* _Text block_:
[Begin]

Dive Deep in Designing Messaging System

9 min readMar 21, 2022

Microservice is a popular architecture design for highly scalable systems which are embracing constant changes and evolution. This is in high demand from a business perspective nowadays. Despite good ideas of microservices, I have seen many failures of microservices where misunderstanding of key concepts leads to anti-patterns. In this article, I’ll try to touch on important principles of microservice while designing a messaging system.

I have seen a lot of successful monolithic designs in the past. However, their release cycles are longer than microservices most of the time. If your goals align with monolithic design, then it is totally fine.

Let’s take a look at key characteristics of microservices:

loosely coupling: the idea of microservices is to split a system into smaller services that can be run and deployed independently.
highly cohesive: it refers to a standalone service running on its data without dependency or with few dependencies.

In my opinion, designing microservice is not hard as many techniques are well-developed before microservice was promoted. Here are some best practices, which you can do to make sure to have the correct microservice design:

Domain Driven Design: it is used to identify bounded contexts, which is the foundation for a microservice. There is a rule that a service implementing a bounded context should be small enough to be implemented within two weeks. This is just a hint.
Consistent Async API: asynchronous programming model not only enables asynchronous operations but also allows services to run in a highly decoupled fashion. The event-based approach is a great fit for microservice. By ‘consistent’, I mean that it is a bad idea of having too many types of API in microservices. A couple or few of them such as custom RPC, Rest, and GRPC are perfectly good.
No-shared-data: database sharing leads to high coupling between services, it also refers to as data coupling. Try to avoid it. In practice, we can do a further step: data partitioning/sharding database used by a microservice. It boosts significantly service performance.

[End]

* _Data lines_:
[Begin]

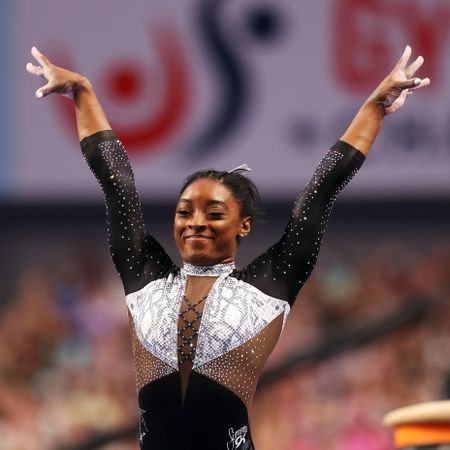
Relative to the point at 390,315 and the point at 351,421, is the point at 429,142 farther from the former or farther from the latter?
the point at 351,421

[End]

* _Problem details_:
Copy the messaging system article from "Let’s take a" to "and deployed independently.", substituting "compact services" for "smaller services".

* _Task answer_:
Let’s take a look at key characteristics of microservices:

loosely coupling: the idea of microservices is to split a system into compact services that can be run and deployed independently.